[REQUIRED WORK]
How many lines in the rows below contain the word "distant"? Reply with the number alone.

[Stored data]
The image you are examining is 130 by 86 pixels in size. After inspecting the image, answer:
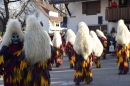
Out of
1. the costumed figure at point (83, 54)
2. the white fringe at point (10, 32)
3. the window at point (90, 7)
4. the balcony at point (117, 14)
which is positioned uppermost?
the window at point (90, 7)

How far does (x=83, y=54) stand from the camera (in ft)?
31.3

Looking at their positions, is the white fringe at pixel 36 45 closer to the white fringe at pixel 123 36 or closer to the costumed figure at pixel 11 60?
the costumed figure at pixel 11 60

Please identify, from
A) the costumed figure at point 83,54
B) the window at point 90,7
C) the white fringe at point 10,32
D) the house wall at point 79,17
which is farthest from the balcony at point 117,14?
the white fringe at point 10,32

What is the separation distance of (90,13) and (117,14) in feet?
12.1

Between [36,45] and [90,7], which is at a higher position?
[90,7]

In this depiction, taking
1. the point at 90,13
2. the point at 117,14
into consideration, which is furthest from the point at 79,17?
the point at 117,14

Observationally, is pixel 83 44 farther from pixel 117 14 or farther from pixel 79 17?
pixel 79 17

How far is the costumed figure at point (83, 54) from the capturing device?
31.2 feet

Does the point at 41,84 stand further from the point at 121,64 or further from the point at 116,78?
the point at 121,64

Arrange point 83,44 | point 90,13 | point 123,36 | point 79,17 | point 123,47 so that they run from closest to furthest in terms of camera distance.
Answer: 1. point 83,44
2. point 123,36
3. point 123,47
4. point 90,13
5. point 79,17

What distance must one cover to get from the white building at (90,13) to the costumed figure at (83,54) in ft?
52.6

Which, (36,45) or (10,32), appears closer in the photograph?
(36,45)

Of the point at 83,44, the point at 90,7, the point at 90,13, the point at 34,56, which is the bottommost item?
the point at 34,56

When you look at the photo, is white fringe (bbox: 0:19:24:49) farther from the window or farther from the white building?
the window
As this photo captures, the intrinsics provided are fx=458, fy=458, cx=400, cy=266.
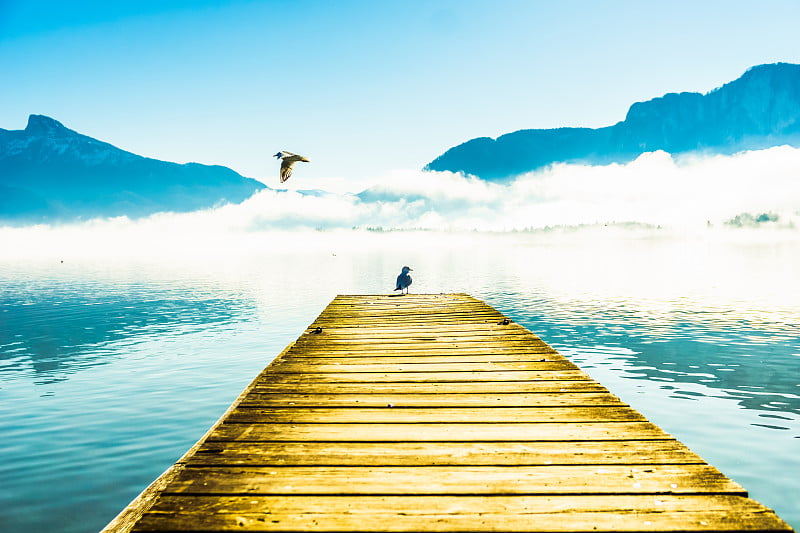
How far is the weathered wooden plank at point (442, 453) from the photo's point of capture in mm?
4004

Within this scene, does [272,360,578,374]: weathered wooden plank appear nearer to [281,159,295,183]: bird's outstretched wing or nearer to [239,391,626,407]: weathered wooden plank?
[239,391,626,407]: weathered wooden plank

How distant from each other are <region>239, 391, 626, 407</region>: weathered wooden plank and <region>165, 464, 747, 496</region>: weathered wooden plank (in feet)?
5.55

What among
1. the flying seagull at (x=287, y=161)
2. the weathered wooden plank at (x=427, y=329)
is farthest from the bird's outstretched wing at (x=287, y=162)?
the weathered wooden plank at (x=427, y=329)

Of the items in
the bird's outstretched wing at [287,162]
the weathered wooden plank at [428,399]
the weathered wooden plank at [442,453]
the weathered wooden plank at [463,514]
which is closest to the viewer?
the weathered wooden plank at [463,514]

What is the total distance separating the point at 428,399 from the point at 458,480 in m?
2.14

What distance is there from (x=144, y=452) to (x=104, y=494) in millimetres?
2052

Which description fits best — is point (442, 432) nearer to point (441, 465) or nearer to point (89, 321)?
point (441, 465)

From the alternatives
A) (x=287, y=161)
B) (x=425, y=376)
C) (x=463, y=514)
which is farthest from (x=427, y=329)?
(x=463, y=514)

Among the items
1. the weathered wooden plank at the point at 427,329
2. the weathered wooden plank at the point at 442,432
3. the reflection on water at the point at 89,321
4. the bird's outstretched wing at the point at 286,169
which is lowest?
the reflection on water at the point at 89,321

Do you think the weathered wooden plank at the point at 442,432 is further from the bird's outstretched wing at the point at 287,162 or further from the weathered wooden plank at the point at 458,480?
the bird's outstretched wing at the point at 287,162

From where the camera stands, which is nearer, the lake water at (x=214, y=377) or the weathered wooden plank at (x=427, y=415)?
the weathered wooden plank at (x=427, y=415)

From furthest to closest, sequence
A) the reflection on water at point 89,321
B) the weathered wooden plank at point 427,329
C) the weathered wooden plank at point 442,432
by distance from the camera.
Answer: the reflection on water at point 89,321
the weathered wooden plank at point 427,329
the weathered wooden plank at point 442,432

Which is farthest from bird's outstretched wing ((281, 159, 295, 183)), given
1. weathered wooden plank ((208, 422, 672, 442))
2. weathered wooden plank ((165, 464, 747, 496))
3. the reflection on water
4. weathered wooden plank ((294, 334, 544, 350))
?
the reflection on water

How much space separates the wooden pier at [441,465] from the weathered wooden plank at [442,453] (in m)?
0.02
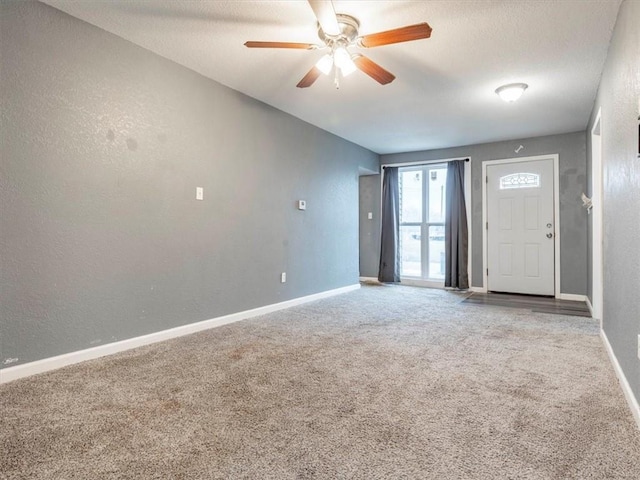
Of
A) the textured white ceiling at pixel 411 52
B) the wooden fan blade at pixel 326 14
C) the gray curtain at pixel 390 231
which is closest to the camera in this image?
the wooden fan blade at pixel 326 14

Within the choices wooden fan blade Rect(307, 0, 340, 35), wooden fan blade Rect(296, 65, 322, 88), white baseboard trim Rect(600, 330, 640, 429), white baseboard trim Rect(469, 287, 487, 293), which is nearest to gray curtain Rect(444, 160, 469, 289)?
white baseboard trim Rect(469, 287, 487, 293)

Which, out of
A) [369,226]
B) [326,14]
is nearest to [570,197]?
[369,226]

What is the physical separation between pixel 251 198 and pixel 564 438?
3279 millimetres

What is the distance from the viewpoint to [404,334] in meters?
3.34

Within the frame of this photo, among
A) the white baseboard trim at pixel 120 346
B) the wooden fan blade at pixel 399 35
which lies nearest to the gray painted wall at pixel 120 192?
the white baseboard trim at pixel 120 346

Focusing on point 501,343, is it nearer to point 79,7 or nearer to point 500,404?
point 500,404

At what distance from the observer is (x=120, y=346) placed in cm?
283

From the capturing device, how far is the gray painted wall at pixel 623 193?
6.24 feet

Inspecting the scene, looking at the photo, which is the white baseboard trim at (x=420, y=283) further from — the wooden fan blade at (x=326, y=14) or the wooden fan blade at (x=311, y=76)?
the wooden fan blade at (x=326, y=14)

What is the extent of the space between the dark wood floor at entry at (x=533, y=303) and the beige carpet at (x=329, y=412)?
1327 millimetres

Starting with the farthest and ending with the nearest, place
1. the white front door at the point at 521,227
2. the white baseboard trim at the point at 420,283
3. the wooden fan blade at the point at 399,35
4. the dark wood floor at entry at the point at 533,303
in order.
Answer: the white baseboard trim at the point at 420,283, the white front door at the point at 521,227, the dark wood floor at entry at the point at 533,303, the wooden fan blade at the point at 399,35

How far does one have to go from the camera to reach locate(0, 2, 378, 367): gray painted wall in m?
2.33

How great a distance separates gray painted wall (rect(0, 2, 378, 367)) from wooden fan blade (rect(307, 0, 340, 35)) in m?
1.63

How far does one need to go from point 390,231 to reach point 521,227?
206cm
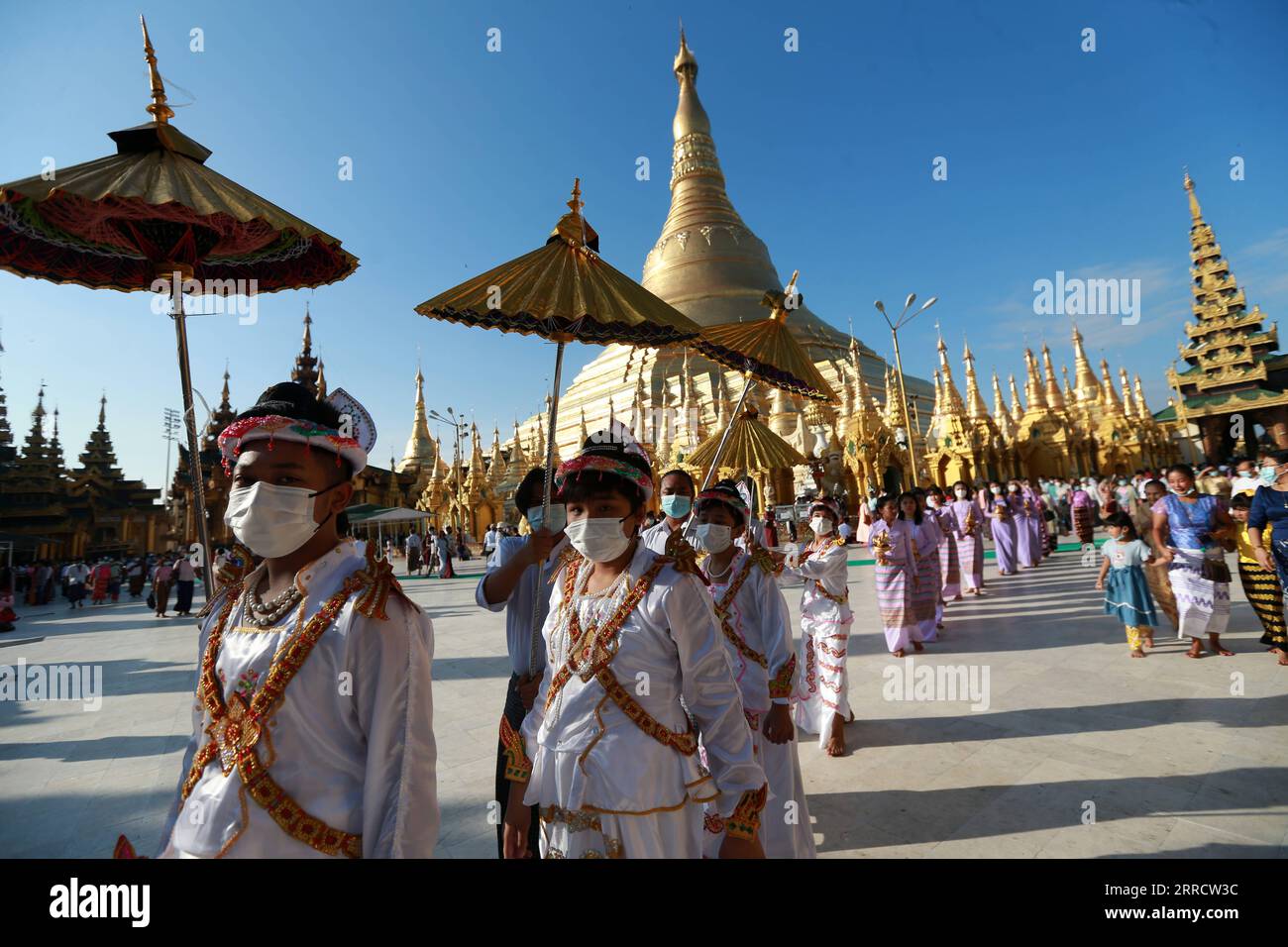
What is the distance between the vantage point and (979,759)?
12.3 feet

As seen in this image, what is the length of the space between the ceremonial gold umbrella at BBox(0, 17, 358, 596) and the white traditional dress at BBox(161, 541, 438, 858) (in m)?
0.97

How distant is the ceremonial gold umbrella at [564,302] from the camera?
2572 mm

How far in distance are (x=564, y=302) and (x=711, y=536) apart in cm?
142

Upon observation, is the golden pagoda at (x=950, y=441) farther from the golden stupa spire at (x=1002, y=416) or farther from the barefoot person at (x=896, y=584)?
the barefoot person at (x=896, y=584)

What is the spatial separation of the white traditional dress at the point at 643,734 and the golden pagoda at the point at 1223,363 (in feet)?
134

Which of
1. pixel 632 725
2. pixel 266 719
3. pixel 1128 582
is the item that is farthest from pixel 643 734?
pixel 1128 582

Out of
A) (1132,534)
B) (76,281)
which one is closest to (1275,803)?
(1132,534)

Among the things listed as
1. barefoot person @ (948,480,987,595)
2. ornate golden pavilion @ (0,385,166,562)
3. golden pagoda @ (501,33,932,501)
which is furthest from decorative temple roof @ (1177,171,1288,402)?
ornate golden pavilion @ (0,385,166,562)

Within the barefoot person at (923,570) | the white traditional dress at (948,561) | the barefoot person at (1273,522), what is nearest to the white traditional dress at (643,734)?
the barefoot person at (1273,522)

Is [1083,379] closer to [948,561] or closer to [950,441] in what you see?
[950,441]

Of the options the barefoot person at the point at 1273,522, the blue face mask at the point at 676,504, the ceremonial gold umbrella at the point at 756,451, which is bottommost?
the barefoot person at the point at 1273,522

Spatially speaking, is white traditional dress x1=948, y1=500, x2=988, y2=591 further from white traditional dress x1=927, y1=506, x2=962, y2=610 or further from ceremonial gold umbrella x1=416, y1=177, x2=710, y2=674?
ceremonial gold umbrella x1=416, y1=177, x2=710, y2=674

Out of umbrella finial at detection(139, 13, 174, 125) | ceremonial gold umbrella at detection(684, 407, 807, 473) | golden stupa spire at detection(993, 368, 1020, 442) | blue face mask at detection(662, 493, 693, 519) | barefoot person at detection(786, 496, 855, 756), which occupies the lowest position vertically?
barefoot person at detection(786, 496, 855, 756)

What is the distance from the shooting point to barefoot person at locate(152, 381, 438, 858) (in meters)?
1.26
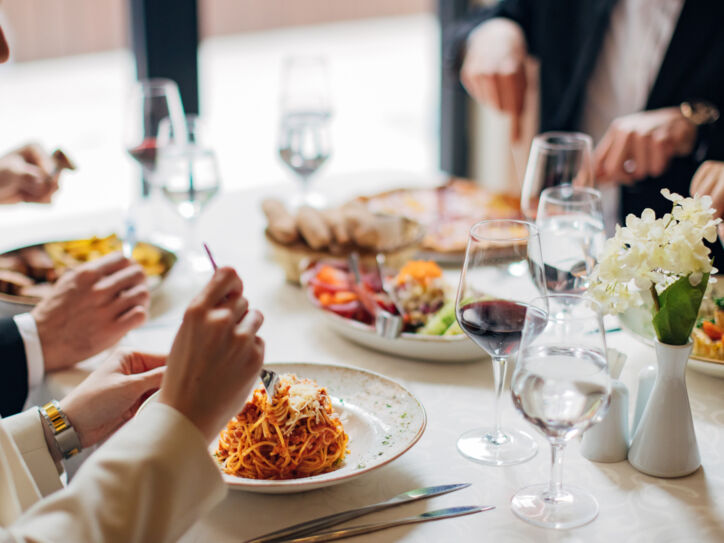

[EXPECTED ANSWER]
2